▶ _What the exercise asks_:
Reproduce word for word the items below, starting at the line that contains "Is the point" and ending at the line that contains "2511 centimetres", with both of those lines included.

▶ _Data extract_:

----------

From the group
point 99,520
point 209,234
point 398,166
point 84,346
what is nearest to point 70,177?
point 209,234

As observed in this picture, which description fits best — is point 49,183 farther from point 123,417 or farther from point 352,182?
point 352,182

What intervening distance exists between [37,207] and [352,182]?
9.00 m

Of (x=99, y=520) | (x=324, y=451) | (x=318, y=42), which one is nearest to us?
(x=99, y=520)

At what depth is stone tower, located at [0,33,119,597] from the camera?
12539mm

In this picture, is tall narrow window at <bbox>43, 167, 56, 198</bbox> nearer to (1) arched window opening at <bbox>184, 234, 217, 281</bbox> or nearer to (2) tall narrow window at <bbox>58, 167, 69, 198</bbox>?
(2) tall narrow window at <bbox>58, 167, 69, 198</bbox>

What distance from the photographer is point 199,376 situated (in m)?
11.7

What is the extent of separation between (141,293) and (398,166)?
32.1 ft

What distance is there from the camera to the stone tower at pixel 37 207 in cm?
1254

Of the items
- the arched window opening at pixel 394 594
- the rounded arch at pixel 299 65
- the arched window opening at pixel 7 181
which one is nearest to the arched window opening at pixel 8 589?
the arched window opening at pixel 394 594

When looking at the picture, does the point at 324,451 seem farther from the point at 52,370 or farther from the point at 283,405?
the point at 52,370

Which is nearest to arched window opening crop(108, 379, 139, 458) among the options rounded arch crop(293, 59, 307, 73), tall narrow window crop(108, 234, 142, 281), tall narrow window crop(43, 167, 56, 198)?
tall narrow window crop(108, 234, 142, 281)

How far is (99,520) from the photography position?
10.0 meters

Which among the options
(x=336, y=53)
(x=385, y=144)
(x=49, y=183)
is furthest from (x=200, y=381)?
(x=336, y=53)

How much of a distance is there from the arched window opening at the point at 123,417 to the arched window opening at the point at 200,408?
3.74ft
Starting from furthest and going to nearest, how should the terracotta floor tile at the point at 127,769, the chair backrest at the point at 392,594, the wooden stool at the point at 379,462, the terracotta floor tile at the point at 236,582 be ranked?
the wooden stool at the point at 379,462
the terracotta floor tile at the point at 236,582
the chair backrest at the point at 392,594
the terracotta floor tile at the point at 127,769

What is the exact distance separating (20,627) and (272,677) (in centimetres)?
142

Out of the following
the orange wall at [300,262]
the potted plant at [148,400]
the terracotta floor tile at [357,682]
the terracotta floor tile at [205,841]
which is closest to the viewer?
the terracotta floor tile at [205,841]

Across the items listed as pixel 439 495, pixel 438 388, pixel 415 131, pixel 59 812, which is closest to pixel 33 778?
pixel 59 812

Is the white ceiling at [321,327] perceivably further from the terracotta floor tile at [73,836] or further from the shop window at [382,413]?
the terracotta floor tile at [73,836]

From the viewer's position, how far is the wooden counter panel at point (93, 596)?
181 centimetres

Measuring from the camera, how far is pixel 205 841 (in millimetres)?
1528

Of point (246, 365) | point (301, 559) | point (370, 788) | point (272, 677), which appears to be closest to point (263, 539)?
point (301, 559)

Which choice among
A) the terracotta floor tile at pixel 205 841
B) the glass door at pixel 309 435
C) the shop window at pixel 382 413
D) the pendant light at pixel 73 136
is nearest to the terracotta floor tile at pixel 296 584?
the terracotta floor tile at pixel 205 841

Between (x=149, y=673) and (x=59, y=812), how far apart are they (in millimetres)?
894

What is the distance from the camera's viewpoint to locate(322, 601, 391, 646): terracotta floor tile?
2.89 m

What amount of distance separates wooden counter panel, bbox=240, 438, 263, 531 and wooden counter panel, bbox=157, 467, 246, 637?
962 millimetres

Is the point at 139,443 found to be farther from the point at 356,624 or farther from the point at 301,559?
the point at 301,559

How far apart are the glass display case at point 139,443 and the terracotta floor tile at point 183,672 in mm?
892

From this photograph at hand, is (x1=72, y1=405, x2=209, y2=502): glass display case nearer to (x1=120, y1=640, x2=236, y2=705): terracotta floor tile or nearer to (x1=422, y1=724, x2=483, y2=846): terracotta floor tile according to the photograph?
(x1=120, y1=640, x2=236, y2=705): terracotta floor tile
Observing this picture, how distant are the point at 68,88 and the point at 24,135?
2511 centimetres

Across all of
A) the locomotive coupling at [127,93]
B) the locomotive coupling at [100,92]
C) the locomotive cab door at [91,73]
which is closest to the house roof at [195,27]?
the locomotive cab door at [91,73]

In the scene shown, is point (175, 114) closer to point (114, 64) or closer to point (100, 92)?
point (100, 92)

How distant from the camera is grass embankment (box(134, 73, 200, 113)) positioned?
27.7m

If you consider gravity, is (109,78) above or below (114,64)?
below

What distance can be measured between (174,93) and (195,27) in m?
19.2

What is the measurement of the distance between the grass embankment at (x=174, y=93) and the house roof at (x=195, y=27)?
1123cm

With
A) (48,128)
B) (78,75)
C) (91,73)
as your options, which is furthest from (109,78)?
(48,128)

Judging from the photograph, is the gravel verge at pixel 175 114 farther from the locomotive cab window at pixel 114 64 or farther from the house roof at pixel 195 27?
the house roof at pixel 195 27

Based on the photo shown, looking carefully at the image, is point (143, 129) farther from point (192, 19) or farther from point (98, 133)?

----------

▶ _Finished answer_:
Is the point at 139,443 found to be farther from the point at 356,624 or farther from the point at 301,559?
the point at 301,559

How far apart are the glass display case at point 139,443 and the terracotta floor tile at point 183,672 in mm?
892

From this photograph at hand, is (x1=72, y1=405, x2=209, y2=502): glass display case nearer to (x1=120, y1=640, x2=236, y2=705): terracotta floor tile or nearer to (x1=422, y1=724, x2=483, y2=846): terracotta floor tile according to the photograph?
(x1=120, y1=640, x2=236, y2=705): terracotta floor tile
Observing this picture, how distant are the point at 68,88 and the point at 24,135?
2511 centimetres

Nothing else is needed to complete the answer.